In questa rubrica Orme narriamo i giovani eroici furori del passato che, con la potenza dei ‘multiformi ingegni’ e la vigoria della passione, hanno lasciato un segno indelebile sulla tela della Storia del mondo. Non poteva mancare, dunque, uno studioso italiano che poco ha vissuto ma tanto ha ragionato sui temi della lingua e della retorica nella filosofia moderna.
Stiamo parlando di Carlo Michelstädter, uno spirito indocile, inquieto, irrequieto. Forse, anche per questo, un po’ dimenticato, obliato dalla cronaca culturale mainstream, dalle rigide antologie per le scuole e dalla polverosa tradizione filosofica italiana. Carlo Raimondo Michelstädter, italiano di origine ebraica, nasce a Gorizia nel 1887 e 23 anni più tardi muore, per sua mano, con un colpo di pistola, nella sua stanza romita, solo e incompreso dagli affetti familiari.
Nella sua tesi di laurea, l’unico testo (insieme ad alcune poesie e discorsi) che possediamo, magniloquentemente intitolata La Persuasione e la Rettorica, ci parla di un parricidio ancestrale.
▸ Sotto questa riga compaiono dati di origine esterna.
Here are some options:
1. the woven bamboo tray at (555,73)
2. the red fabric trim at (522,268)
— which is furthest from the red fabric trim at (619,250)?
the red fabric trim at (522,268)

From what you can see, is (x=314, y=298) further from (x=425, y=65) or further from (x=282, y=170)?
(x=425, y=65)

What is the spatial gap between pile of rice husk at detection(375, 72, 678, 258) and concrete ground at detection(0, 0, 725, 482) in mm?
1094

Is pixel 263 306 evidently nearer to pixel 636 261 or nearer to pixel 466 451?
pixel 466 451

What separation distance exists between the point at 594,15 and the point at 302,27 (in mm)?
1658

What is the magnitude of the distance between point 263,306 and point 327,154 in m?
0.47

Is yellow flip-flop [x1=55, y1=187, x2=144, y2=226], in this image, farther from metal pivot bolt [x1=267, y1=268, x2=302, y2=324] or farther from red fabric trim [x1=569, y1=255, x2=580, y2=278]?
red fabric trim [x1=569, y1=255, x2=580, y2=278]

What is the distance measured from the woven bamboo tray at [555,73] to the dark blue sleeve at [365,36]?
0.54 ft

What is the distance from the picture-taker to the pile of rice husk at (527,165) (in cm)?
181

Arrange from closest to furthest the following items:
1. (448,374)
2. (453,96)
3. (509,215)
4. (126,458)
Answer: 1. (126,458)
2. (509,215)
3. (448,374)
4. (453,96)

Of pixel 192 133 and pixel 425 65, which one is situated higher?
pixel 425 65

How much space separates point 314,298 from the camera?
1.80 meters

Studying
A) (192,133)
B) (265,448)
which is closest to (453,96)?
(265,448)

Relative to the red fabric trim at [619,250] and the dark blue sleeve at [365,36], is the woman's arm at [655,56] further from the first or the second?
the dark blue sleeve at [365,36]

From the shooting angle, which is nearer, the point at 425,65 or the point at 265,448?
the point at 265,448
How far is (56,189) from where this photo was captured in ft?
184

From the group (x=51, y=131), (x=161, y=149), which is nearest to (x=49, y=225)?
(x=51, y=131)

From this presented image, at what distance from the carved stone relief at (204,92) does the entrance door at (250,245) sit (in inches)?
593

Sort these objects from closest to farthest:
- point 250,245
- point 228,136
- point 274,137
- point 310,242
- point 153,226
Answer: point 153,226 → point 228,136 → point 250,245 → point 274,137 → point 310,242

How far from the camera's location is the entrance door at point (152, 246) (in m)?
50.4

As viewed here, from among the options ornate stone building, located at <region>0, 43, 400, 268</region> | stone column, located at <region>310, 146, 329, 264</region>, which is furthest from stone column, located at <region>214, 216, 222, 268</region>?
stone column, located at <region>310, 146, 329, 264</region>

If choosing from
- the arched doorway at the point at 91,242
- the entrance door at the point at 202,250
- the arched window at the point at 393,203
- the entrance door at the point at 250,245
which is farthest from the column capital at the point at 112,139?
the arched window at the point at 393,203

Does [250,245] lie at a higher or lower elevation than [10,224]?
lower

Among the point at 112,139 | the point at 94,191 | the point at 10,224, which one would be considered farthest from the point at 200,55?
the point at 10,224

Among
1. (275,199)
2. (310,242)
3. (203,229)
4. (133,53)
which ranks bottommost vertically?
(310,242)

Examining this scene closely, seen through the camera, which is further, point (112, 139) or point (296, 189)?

Quello compiuto da Aristotele ai danni di Platone – reo quest’ultimo, secondo lo stagirita, di essersi liberato del peso del mondo per librarsi verso il cielo; o meglio, verso l’iperuranio delle forme eterne – le idee. Aristotele, dunque, distrugge le ali di questo pensiero e riporta tutti quanti con i piedi ben saldi per terra.
La Rettorica parte proprio da questa violenza. E violentemente si contrappone alla Persuasione. Se infatti, per Michelstädter, la Rettorica è la linfa vitale oscura ed eterna della cultura occidentale, la piattaforma di ogni pensiero, la Persuasione è la verità ultima e autentica che, senza necessità di insegnamento, ogni essere umano sente dentro di sé almeno una volta nella vita.
Il suicidio di Michaelstadter, dunque, può essere visto come atto finale. Presa di coscienza del momento decisivo (il kairos dei greci antichi), di una disputa filosofica senza soluzione di continuità.
Michelstädter ha avuto il coraggio, a soli 20 anni, di rispondere al quesito fondamentale che porrà poi Camus con il suo Sisifo, o secoli prima Shakespeare con Amleto. Essere o non essere? È sempre questo il problema.